Pump rooms: the overlooked monsoon risk
A pool that goes green is annoying and visible. A pump room that floods during heavy rain is potentially far more expensive and far less obvious until it's too late. Pool pump rooms on many Samui villas are set below garden level, and sustained monsoon rain can cause water ingress that reaches electrical fittings, junction boxes, and the pump motor itself.
During our twice-weekly monsoon visits, we always check the pump room — not just the water chemistry. Early signs of water ingress (damp walls, rusting fixings, standing water under the pump base) caught now prevent equipment failure later.
The cost case
Our pool service on Koh Samui starts from THB 4,500 per month for a standard pool (up to 30 m²) at weekly frequency. Increasing to twice-weekly during October–December is priced on the additional visit cost — not a full doubling of the monthly fee.

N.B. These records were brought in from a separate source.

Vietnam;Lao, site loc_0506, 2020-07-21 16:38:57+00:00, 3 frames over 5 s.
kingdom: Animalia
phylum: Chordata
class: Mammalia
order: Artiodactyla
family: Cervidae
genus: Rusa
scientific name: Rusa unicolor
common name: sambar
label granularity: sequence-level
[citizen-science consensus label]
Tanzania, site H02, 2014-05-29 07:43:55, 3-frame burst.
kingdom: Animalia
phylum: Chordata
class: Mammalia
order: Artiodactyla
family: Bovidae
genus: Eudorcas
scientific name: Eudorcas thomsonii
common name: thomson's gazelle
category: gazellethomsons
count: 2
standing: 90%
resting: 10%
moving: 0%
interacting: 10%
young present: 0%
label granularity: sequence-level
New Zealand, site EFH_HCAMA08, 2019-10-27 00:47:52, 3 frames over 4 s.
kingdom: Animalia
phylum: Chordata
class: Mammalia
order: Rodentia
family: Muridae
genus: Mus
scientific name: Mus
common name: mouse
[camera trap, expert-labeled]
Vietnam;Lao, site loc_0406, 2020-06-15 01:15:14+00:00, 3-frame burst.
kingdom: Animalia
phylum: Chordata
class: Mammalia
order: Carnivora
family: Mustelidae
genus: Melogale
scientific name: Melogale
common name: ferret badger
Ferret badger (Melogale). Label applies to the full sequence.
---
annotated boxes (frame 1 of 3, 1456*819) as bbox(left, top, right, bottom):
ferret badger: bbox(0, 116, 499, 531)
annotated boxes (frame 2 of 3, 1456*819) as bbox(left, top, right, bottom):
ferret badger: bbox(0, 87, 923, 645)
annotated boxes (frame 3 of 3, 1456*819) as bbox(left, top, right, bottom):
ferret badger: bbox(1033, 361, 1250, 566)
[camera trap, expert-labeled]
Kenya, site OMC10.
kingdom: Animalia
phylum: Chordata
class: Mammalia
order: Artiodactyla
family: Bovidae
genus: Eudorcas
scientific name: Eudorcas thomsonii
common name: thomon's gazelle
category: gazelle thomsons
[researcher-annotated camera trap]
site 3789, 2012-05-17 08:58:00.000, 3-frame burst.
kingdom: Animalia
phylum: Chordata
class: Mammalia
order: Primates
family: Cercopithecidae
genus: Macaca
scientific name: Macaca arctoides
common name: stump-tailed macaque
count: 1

Compare that to the alternative: a full algae recovery treatment — super-chlorination, filter backwash, multiple re-tests over 48–72 hours — typically costs THB 3,500–5,500 in chemicals and labour alone, not including the disruption to a guest booking or the reputational hit of a green pool photo appearing in a review. For a property in active rental during the October–December shoulder season, one green pool incident can cost more in review damage than six months of upgraded service visits.
How the seasonal schedule works in practice
Our working schedule across the portfolio is straightforward: from approximately January through early October, weekly visits are the standard for most properties. From October 1 we switch all managed pools to twice-weekly until the northeast monsoon subsides — typically late December or early January. Some years the monsoon runs heavier into January; we make the call based on actual rainfall and chemistry trends rather than a fixed calendar date.
For properties with guests in residence during October–December, the twice-weekly schedule serves an additional function beyond water safety: it provides a physical check on the property twice per week at a time when storm events can cause ancillary damage — debris on the terrace, a pump room drain that has partially blocked, a skimmer basket so full it has effectively stopped the filtration cycle. These are things a pool technician notices and flags; they're things a weekly visit might miss between events.
What to do right now if you're approaching monsoon
If October is approaching and you're on a weekly-only contract, ask your pool technician two questions: (1) Will you increase to twice-weekly automatically in October, or do I need to request it? (2) Do you check the pump room for water ingress, or only the pool water? If the answers aren't clear and immediate, you have your answer about the service level you're actually on.
The cost difference between weekly and twice-weekly service is measured in hundreds of baht. The cost of a green pool during a live booking is measured in reviews and rebooking decisions. The maths isn't complicated.